The levels of expression in Europeans and Africans were further analyzed in a larger sample of LCLs (30 CEU and 30 YRI family trios) using Affymetrix Human Exome array (over 9100 transcript clusters) and two independent statistical approaches taking into account the presence of SNPs in the probes (Zhang et al. 2008). About 4.2% of the transcript clusters displayed significantly different expression between the CEU and YRI (247 and 136 with higher expression in YRI and CEU, respectively), with the average fold-change of 1.3. Biological processes found to be enriched in the differential transcripts included ribosome biogenesis and antimicrobial humoral response, as well as cell-cell adhesion, mRNA catabolism, and tRNA processing. Nine of the genes (DPYSL2, CTTN, PLCG1, SS18, SH2B3, CPNE9, CMAH, CXCR3, and MRPS7) were earlier reported among the top 50 genes differentially expressed in CEU and YRI (Storey et al. 2007).

The impact of SNPs and CNV on transcriptome variation has been extensively studied using Illumina whole-genome array in 270 LCLs from CEU, CHB, JPT, and YRI populations (Stranger et al. 2007). Over 5300 genes exceeded the threshold of 16% difference in the median expression in one or more of the population pairs; assuming about 12,000 genes expressed in LCLs, the fraction of genes with significant expression differences between any two populations was estimated between 17 and 29%.

In another study, variation in gene expression was explored in 210 LCLs from four ethnic groups (CEU, CHB, JAP, and AFR), using Illumina microarray addressing more than 11,000 transcripts (Fan et al. 2009). Expression of 427 genes was characterized by higher inter-ethnic than inter-individual variance.

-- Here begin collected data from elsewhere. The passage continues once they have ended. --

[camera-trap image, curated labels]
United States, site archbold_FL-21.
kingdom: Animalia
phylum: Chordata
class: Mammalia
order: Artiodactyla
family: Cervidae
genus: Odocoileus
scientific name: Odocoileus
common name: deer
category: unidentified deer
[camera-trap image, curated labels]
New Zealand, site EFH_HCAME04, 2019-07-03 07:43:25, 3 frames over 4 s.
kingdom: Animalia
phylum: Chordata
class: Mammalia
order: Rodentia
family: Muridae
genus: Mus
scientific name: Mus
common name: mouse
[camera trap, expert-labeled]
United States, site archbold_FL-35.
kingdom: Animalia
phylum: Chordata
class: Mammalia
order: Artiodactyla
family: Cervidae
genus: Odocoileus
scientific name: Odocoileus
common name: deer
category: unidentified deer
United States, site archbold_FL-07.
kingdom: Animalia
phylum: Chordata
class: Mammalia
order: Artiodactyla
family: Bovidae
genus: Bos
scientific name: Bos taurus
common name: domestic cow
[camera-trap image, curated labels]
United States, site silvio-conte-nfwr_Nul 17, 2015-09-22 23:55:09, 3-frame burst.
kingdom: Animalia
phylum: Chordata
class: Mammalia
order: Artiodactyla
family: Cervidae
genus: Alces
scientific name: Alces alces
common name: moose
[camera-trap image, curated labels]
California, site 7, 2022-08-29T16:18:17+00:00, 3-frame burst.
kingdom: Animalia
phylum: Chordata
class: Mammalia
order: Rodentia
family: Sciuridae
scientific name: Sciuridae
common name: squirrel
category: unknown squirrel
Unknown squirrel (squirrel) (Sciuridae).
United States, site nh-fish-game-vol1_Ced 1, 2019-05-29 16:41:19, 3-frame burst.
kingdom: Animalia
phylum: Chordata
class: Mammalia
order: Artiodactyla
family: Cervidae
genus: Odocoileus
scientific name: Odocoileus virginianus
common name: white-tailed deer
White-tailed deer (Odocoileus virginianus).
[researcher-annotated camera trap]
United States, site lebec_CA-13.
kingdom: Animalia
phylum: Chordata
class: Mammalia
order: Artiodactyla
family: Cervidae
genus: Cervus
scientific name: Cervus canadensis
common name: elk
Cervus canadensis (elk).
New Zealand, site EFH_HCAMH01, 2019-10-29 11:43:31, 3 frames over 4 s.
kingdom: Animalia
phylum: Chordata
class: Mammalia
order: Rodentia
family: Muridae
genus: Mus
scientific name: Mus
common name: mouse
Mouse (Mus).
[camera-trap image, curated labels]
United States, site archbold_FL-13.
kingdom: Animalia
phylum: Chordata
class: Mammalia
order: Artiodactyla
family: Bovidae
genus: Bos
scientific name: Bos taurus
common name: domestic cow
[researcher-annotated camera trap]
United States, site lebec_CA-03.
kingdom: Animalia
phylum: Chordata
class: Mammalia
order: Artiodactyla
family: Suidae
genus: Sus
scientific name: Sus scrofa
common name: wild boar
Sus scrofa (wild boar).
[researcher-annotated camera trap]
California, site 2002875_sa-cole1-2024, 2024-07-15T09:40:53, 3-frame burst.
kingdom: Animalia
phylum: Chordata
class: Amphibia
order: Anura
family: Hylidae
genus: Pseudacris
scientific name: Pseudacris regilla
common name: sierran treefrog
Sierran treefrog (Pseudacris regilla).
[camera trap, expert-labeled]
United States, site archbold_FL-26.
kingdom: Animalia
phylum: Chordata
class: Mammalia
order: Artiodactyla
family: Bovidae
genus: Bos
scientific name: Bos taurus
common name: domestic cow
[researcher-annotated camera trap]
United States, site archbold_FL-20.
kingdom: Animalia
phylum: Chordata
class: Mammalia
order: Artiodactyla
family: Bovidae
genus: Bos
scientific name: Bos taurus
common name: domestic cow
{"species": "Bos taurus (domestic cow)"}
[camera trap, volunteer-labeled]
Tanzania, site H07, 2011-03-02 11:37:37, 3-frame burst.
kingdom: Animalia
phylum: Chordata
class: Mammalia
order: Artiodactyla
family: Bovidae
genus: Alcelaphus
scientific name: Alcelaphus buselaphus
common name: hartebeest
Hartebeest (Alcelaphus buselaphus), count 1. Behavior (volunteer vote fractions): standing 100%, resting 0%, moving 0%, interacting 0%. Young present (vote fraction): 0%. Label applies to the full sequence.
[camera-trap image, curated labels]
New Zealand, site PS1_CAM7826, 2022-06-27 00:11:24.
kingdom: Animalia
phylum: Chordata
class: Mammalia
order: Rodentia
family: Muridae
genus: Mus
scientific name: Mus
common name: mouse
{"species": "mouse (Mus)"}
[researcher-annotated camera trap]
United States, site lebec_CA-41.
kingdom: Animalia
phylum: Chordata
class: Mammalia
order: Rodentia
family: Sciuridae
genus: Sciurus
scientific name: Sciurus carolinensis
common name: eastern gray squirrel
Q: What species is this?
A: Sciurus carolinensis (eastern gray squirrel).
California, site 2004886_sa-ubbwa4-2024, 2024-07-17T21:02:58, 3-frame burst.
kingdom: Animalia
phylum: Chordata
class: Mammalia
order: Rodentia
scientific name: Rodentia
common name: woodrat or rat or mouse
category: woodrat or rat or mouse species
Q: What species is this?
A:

Ten of these genes were characterized by the overall variance in expression > 8% (CXXC4, KIF21A, LOC376138, RGS20, TBC1D4, TUBB, UGT2B11, UGT2B17, UGT2B7, and UTS2); two of these genes (UGT2B17, RGS20) have been earlier reported as differentially expressed in Asians and Europeans (Spielman et al. 2007).

After the initial studies based on microarray analysis of transcriptome variability, the dynamic development of high-throughput NGS techniques resulted in a number of studies that analyzed even more transcripts. Besides confirming population differences in the level of expression of a considerable number of genes, they also shed more light upon the mechanisms underlying these differences.

In one of the NGS-based studies (Lappalainen et al. 2013) transcriptomic variation was characterized in over 460 LCLs from Africans (YRI) and four European subpopulations (CEU, FIN, GBR, and TSI). The inter-population differences accounted for only a small fraction (3%) of the total variation in expression. In spite of this, the number of genes displaying significant expression differences between Africans and Europeans was impressively high, ranging from ~ 1300 to 4300 (depending on which European subpopulation was compared with YRI). The much lower number of differentially expressed genes was seen when European subpopulations were compared.

In another NGS-based study, expression was examined in 20 LCLs from CEU and CHB (Li et al. 2014a). Over 400 differentially expressed genes were identified (including 132 and 291 with higher and lower expression in CHB, respectively); the magnitude of expression differences was modest (with the median of 2 and 0.4 for the genes up- and downregulated in CHB, respectively). Interestingly, new ethnic-specific isoforms of the known transcripts were revealed in over 200 genes (199 in CHB and 28 in CEU); eleven of those were found in the genes characterized by differential expression in the examined populations (CLEC2B, ARL4C, ZBP1, ITM2B, c11orf21, UTS2, VCAN, CACNA1E, EFNA5, NR2F2, and MGLL). Ethnic-specific splice junctions were found in only eight genes (NASP, MTIF3, CCDC47, and TBCA in CHB and ITGB7, CRTAP, ERO1LB, and NSUN2 in CEU) (Li et al. 2014a).

In an RNA-sequencing analysis of 45 LCLs from seven non-European populations (Namibian San, Mbuti Pygmies, Algerian Mozabites, Pakistan, East Asia, Siberia, Mexico), 44 differently expressed genes were identified, the vast majority representing immunity pathways. The highest inter-population gene expression variation was obtained for THNSL2, DRP2, VAV3, IQUB, BC038731, RAVER2, SYT2, LOC100129055, AK126080, and TTN genes (Martin et al. 2014).

The inter-population differences in the expression level have been repeatedly shown to be heritable and linked to the variation across the human genome. Potential mechanisms include INDELs or copy number variations (CNV) (Spielman et al. 2007; Armengol et al. 2009), SNPs (e.g., Stranger et al. 2007;Storey et al. 2007; Zhang et al. 2008) or alternative splicing (Zhang et al. 2008; Lappalainen et al. 2013; Li et al. 2014a).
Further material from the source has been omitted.